GIVEN DATA:
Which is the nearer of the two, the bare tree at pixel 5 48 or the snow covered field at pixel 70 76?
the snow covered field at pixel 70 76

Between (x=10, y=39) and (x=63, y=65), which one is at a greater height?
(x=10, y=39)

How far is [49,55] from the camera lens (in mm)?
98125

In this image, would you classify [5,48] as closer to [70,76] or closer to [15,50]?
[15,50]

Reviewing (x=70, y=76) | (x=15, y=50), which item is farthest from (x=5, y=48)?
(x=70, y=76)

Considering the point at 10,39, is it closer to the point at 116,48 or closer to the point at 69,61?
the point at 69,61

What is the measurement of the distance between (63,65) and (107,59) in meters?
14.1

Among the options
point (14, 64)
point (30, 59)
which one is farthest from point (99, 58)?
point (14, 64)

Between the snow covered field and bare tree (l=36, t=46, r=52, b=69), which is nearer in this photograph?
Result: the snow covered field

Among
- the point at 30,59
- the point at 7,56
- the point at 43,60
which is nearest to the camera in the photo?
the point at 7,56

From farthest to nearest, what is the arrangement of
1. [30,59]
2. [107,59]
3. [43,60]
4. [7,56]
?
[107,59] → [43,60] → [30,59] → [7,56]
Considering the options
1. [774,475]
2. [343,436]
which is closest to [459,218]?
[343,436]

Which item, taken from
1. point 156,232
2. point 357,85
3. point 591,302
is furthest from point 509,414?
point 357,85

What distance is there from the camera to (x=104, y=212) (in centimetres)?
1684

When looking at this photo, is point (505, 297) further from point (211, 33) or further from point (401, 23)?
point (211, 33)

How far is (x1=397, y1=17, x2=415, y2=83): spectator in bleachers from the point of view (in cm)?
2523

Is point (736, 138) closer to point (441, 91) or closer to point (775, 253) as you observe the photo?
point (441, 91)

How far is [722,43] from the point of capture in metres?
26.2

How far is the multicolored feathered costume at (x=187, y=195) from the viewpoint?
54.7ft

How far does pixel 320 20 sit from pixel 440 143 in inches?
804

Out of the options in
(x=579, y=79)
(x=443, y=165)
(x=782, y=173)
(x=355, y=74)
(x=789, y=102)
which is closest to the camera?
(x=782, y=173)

PROBLEM DETAILS: Restate the data above word for word.

SOLUTION BELOW:
Which is the nearer of the two, the bare tree at pixel 5 48 or the snow covered field at pixel 70 76?
the snow covered field at pixel 70 76

Between (x=10, y=39) and (x=63, y=65), which one is at a greater height?
(x=10, y=39)

How far is [49,55] from the camera lens (in mm)?
98125

In this image, would you classify [5,48] as closer to [70,76] or closer to [15,50]?
[15,50]

Reviewing (x=70, y=76) | (x=15, y=50), which item is farthest from (x=5, y=48)?
(x=70, y=76)

Considering the point at 10,39, is it closer to the point at 116,48 or closer to the point at 69,61?
the point at 69,61

What is the measurement of the distance between (63,65) and (107,59) in meters?
14.1

Among the options
point (14, 64)
point (30, 59)
which one is farthest from point (99, 58)?
point (14, 64)

Between the snow covered field and bare tree (l=36, t=46, r=52, b=69), which is nearer in this photograph?
Result: the snow covered field

Among
- the point at 30,59
- the point at 7,56
- the point at 43,60
which is nearest to the camera in the photo?
the point at 7,56

From farthest to nearest, what is the arrangement of
1. [30,59]
2. [107,59]
3. [43,60]
4. [7,56]
?
[107,59] → [43,60] → [30,59] → [7,56]
Considering the options
1. [774,475]
2. [343,436]
which is closest to [459,218]?
[343,436]

Which item, taken from
1. point 156,232
2. point 357,85
3. point 591,302
is furthest from point 509,414?
point 357,85

What distance is there from the camera to (x=104, y=212) (in centimetres)?
1684

When looking at this photo, is point (505, 297) further from point (211, 33) or further from point (401, 23)?
point (211, 33)

How far is (x1=397, y1=17, x2=415, y2=83): spectator in bleachers from the point of view (in cm)?
2523

Is point (736, 138) closer to point (441, 91) or closer to point (775, 253) as you observe the photo?
point (441, 91)

How far is [722,43] from the point of capture in metres?
26.2

How far is the multicolored feathered costume at (x=187, y=195) from the viewpoint?
54.7ft

How far does pixel 320 20 sit from pixel 440 143 in inches?
804

Out of the options in
(x=579, y=79)
(x=443, y=165)
(x=782, y=173)
(x=355, y=74)
(x=789, y=102)
which is closest to the camera?
(x=782, y=173)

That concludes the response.